(Items from a data source)

☆ ☆ ☆ ☆

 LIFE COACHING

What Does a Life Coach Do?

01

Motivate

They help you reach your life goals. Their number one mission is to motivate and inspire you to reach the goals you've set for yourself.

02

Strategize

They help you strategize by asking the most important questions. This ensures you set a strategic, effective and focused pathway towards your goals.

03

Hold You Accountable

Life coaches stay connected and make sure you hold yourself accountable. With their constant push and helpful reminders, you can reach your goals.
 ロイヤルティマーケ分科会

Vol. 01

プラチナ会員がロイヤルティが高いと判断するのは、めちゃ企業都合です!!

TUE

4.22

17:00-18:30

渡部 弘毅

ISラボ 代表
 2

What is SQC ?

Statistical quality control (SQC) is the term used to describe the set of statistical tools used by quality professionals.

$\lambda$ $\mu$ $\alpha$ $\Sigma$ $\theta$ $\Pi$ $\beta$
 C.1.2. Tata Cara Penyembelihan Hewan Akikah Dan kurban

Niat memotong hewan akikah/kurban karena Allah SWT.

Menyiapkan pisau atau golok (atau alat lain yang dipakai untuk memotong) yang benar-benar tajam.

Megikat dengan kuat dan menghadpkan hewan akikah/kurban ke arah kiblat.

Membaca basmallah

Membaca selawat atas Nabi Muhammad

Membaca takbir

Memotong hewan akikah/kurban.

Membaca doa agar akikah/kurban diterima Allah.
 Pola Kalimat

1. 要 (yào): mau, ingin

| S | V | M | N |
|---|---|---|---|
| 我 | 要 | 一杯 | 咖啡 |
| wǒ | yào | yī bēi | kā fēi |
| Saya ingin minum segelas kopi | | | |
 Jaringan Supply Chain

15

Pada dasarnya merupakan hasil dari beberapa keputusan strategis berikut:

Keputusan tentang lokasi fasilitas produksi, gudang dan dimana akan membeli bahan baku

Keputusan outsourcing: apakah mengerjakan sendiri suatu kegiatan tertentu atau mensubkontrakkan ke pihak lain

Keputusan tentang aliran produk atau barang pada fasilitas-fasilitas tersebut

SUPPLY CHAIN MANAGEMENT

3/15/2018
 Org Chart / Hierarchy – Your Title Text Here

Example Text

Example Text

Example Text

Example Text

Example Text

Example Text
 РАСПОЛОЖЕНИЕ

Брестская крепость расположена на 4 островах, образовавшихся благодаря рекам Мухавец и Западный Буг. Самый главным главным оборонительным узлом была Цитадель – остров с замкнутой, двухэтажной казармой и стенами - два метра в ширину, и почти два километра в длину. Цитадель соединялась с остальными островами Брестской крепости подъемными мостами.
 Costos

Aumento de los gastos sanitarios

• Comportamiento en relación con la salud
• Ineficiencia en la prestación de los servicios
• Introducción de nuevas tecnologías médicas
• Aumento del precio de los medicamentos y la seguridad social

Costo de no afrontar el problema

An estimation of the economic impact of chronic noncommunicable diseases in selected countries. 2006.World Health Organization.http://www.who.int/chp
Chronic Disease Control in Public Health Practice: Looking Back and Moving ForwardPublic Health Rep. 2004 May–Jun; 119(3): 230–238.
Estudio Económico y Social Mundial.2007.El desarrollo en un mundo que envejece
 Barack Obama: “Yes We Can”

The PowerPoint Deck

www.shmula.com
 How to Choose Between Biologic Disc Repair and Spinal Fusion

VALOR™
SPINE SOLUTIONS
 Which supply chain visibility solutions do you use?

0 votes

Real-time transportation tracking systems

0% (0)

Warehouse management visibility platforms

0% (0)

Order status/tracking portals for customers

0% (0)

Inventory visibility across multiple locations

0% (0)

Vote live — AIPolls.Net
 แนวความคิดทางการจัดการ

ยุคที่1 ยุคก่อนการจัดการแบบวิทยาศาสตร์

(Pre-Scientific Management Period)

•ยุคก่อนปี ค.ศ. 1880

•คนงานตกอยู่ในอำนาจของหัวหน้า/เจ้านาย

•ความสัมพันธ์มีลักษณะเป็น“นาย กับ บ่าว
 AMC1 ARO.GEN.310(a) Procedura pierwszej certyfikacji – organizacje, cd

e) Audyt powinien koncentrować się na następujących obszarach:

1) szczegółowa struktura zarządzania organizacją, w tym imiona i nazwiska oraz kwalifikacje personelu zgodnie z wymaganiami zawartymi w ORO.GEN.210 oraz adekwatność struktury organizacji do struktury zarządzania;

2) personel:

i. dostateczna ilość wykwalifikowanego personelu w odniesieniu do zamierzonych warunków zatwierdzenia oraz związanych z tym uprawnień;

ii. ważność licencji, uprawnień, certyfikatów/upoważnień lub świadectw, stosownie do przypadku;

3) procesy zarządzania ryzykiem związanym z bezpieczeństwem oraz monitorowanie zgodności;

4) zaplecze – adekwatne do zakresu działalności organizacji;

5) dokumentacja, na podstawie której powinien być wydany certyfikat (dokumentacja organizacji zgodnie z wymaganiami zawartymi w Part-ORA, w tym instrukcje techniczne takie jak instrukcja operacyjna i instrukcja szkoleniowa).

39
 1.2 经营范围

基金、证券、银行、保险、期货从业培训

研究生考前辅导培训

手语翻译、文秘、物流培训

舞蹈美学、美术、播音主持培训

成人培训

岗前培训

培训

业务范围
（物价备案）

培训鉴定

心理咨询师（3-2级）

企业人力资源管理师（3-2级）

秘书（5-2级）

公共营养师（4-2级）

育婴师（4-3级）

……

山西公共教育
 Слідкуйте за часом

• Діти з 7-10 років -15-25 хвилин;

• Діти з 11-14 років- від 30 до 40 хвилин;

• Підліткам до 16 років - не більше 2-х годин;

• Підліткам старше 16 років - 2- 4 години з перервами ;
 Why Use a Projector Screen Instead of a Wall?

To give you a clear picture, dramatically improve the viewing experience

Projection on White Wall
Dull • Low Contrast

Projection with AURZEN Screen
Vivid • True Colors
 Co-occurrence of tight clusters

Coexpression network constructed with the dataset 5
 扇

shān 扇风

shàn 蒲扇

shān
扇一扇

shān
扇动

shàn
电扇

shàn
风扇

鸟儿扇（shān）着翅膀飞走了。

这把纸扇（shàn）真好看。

☆ ☆ ☆ ☆

* [Problem requirements]
Each line of the data above containing the string "wymaganiami" is to be copied.

* [Your response]
1) szczegółowa struktura zarządzania organizacją, w tym imiona i nazwiska oraz kwalifikacje personelu zgodnie z wymaganiami zawartymi w ORO.GEN.210 oraz adekwatność struktury organizacji do struktury zarządzania;
5) dokumentacja, na podstawie której powinien być wydany certyfikat (dokumentacja organizacji zgodnie z wymaganiami zawartymi w Part-ORA, w tym instrukcje techniczne takie jak instrukcja operacyjna i instrukcja szkoleniowa).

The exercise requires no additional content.